Extract =
◆ ◆ ◆ ◆
So I was aware of all of the strands, but I hadn’t glued them together properly in my head. I hadn’t really seen it as a category, and I think you can almost talk about this wave of natural products as a new category. And I think we’re still casting around about what to call it – is it well-being, is it health? It’s not the dermatologist’s face cream or the latest eye cream from a major brand. It’s products that you can put on your face and on your body, but also products that you can ingest, and that are being informed by what’s happening in food.

More broadly speaking, natural products were also quite popular in the Eighties and Nineties. What makes this wave different?

Design is a very strong focus for all of these brands. Personality, quality, great textures, quite a slick and sophisticated delivery on everything. In the early days of naturals, from the early Eighties onward, you only bought that stuff if you were a hardcore vegan and opposed ingredients that would have been tested on animals before the early Eighties. There were very few people that felt that strongly about it, but also that were that informed. It was very underground.

Naturals brands now are aware that they have to compete on a global scale with the big brands. So in terms of what they look like, how the stuff feels, how it performs, what the packaging’s like, it can’t be granola. It has to look slick and professional and be thought through, and have a strong message and ultimately be desirable. And that’s true whether it’s a younger consumer who has grown up with natural as a mainstay and wouldn’t think of buying anything else, or somebody who’s making the choice to switch to natural and turn their back on the more synthetic, manufactured, lab-produced product.

I spoke to one woman who was talking about the specific oil she was using, and how she had to work out how to make it more refined without losing its integrity. Because she realized that any woman buying it and wanting to apply it to her face would go, ugh, this is too thick and sticky. Whereas ten years ago, somebody would have produced thick and sticky and thought, that’s good enough. What they’re learning is that you can apply technology and there are ways for an ingredient to retain its integrity without reducing its efficacy.
◆ ◆ ◆ ◆
Records provided =
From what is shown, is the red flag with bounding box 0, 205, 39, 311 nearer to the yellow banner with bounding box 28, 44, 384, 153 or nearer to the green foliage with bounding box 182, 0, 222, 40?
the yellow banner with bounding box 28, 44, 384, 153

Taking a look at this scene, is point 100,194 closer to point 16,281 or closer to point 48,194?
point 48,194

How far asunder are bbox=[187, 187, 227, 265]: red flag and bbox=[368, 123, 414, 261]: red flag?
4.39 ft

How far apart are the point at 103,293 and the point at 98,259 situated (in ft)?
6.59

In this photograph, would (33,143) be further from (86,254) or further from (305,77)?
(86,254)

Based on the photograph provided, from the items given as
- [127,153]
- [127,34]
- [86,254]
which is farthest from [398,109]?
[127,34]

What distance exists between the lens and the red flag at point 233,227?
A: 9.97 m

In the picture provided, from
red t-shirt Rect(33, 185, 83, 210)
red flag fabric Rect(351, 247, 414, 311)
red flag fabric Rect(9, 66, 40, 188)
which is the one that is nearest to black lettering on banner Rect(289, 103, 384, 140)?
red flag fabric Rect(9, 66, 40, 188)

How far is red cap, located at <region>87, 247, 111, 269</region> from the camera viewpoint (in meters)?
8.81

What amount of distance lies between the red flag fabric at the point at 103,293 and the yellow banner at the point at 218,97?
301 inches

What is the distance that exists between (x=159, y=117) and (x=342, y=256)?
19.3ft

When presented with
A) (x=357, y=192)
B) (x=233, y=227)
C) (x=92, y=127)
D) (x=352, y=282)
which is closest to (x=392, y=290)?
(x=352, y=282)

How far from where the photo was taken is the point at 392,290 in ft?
◆ ◆ ◆ ◆
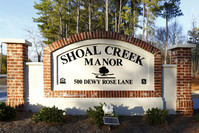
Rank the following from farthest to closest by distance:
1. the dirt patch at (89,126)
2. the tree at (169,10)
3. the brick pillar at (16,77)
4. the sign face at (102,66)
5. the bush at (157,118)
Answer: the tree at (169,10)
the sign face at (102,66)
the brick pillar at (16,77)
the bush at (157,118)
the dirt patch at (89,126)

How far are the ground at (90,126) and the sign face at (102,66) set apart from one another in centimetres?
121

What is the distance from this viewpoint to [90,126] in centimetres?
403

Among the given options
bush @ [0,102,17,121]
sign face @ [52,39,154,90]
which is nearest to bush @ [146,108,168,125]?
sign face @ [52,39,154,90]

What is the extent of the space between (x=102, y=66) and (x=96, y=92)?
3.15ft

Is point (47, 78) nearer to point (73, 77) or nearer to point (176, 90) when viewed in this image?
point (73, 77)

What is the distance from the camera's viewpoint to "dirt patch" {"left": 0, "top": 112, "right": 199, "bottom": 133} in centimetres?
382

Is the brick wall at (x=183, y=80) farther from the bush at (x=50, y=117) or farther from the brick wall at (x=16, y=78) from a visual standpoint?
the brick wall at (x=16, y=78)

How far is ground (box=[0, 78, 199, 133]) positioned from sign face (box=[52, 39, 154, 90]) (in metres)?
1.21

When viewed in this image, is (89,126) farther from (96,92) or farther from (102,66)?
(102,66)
◆ ◆ ◆ ◆
What this task involves = Resume the interview about the new wave of natural beauty products, carrying on from its final sentence.

Answer for this exercise =
It seems to be about a very specific, selective application of technology in those cases.

Very specific, and I think it mainly came out through the sort of cold-pressing methods, what people were doing. There was someone I spoke to that said they were using an even more special version of cold pressing. They were working at extracting the ingredient at a very specific temperature and that was in order to retain both its integrity but also to make it palatable for the consumer to use.

In our work for the report, we were struck by how quickly and literally things from food and drink were being applied in beauty. Were you surprised by that?

I suppose I was surprised by the immediacy of it, although if I think about the world that we live in, a lot of that immediacy, of ideas translating quickly, I think comes through digital. I think because information is out there and it’s so widely available, I think you can very quickly spot trends and get products into production. Six weeks stability testing, six weeks for the lab, add another six weeks for packaging design. So that’s 18 weeks, so you can pretty much get it on a shelf in six months after you’ve seen an idea.

And I don’t think any of the food trends, the ideas with guts and with legs, I don’t think any of those trends disappear in six months, I think they actually sit around for a couple of years. So actually if you get in right on the first step from hot new food trend, you could have that a beauty product out and on a shelf in six months’ time and still be current.

Will the work you’ve done on New Natural influence your thinking as a retailer?
For BeautyMART we’re constantly looking at what everybody’s up to in terms of what’s being made, what’s floating to the top, what’s coming to the top of the pile. What’s difficult about some of the brands is I think they would struggle to get EU compliance in this country, because a few of them were very kind of homemade. Especially the fresh ones, the superfoods and the raw brands, the smoothie-type brands where you would go in and you would have something mixed in front of you. So there are hurdles, but I do think it’s a big and important new channel.